Kendrick Lamar performing at the BET awards in 2015
The Legacy of TBAB
2020’s political climate came to a head after the murders of George Floyd, Breonna Taylor, and Ahmaud Arbery. Black Lives Matter marches came to define the summer and new music came to speak to this new, specific moment.
And while many of them were critically acclaimed — Anderson .Paak won Best Melodic Rap Performance for “Lockdown,” which was directly about the protests, and HER won Song of the year for her protest ballad, “I Can’t Breathe” — they are rooted in specific references that make them more ephemeral.
TPAB has had staying power because it is so nuanced that the themes, symbolism, and politics embedded in the album will be relevant for years. The album’s density means there’s layers upon layers to unpack, which have been influenced by centuries of history. While the album contains lighter tracks like “i,” its meditations on slavery and fame in “King Kunta,” colorism in “Complexion,” poverty in “How Much a Dollar Cost?” and meditation on oppression in “Institutionalized” are still relevant today.

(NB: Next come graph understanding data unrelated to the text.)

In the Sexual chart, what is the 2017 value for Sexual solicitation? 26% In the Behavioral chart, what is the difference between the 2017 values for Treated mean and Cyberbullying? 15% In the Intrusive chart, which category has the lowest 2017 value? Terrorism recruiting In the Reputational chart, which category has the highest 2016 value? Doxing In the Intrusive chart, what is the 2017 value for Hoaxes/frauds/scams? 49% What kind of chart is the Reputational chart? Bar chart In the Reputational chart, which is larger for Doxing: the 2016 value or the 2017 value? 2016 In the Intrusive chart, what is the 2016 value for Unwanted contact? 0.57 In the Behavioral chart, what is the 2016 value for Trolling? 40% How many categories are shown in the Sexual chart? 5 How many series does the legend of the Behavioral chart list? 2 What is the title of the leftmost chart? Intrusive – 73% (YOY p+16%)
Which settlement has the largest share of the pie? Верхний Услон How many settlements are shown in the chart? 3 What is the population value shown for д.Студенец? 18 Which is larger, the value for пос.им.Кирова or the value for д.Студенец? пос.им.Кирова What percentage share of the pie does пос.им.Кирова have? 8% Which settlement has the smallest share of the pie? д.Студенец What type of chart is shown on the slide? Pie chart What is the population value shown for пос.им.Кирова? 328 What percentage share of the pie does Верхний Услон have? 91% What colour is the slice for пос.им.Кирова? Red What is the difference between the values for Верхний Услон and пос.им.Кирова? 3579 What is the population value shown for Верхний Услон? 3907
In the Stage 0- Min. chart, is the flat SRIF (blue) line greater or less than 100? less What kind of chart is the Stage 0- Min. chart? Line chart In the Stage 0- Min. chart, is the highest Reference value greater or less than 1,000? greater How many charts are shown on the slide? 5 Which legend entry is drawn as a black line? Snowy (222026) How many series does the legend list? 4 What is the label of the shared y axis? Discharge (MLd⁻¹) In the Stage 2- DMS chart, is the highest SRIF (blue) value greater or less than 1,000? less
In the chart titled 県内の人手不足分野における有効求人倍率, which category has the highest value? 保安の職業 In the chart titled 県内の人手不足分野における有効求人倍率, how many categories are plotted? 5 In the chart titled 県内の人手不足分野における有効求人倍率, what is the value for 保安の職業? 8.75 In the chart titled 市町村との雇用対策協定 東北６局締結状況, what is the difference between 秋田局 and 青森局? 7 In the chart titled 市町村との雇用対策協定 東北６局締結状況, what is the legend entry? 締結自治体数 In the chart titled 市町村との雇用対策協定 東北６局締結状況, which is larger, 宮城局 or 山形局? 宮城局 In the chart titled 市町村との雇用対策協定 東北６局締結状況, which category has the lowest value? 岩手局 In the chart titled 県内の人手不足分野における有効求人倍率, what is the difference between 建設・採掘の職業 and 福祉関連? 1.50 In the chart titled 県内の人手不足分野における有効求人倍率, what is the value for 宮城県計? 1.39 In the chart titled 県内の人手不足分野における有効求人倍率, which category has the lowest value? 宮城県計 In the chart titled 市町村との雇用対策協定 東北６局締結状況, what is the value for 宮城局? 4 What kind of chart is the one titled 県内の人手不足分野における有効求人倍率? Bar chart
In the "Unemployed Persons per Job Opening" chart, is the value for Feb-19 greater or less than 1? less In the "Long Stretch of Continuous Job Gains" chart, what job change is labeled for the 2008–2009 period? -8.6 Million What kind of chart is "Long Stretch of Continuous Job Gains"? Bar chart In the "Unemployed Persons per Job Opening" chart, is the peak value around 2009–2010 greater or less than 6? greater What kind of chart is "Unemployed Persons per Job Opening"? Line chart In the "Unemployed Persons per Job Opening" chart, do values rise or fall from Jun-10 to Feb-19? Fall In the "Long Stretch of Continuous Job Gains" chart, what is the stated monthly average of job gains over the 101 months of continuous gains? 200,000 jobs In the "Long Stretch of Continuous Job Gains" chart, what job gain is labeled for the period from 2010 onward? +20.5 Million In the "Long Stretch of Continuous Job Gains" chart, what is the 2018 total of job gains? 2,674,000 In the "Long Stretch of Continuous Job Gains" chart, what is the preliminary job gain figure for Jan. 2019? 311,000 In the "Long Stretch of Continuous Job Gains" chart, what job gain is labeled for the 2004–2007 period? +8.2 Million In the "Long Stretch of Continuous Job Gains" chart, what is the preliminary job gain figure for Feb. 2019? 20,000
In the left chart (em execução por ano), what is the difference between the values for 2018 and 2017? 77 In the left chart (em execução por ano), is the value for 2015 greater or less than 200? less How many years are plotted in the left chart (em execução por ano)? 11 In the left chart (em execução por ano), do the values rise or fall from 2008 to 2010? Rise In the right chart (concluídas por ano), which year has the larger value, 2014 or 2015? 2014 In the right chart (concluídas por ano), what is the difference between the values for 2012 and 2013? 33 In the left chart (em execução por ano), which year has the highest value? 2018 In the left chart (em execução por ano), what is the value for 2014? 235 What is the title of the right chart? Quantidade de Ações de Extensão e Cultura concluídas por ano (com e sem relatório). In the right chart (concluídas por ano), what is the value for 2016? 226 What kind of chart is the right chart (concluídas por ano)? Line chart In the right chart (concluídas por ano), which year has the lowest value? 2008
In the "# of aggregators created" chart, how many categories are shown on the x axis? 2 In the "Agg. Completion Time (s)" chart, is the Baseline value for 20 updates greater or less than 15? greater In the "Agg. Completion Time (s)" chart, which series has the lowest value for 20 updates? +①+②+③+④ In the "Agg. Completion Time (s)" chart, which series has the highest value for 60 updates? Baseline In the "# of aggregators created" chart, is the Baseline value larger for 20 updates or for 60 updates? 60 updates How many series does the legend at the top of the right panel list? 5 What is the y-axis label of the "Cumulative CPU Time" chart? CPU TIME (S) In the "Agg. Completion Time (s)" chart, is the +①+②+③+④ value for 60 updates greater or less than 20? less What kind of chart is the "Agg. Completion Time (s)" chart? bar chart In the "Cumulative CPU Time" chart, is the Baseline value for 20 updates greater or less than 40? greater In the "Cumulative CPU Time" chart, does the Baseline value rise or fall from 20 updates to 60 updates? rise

In 2015, TPAB became part of the conversation about the prison industrial complex, which became a significant topic that was propelled further after Ava’s documentary 13th and has manifested in an era of film about the unfairness of the justice system. In 2020, it was part of the conversation about looking at the deeper roots of systemic oppression.
For so many facets of American life, especially Black American life, Kendrick tapped into their roots with TPAB. Emotional and intellectual, capricious but thoughtful, the album did what it set out to do: translating the beauty and unity that Kendrick was inspired by, while acknowledging and analyzing the systems he was raised in.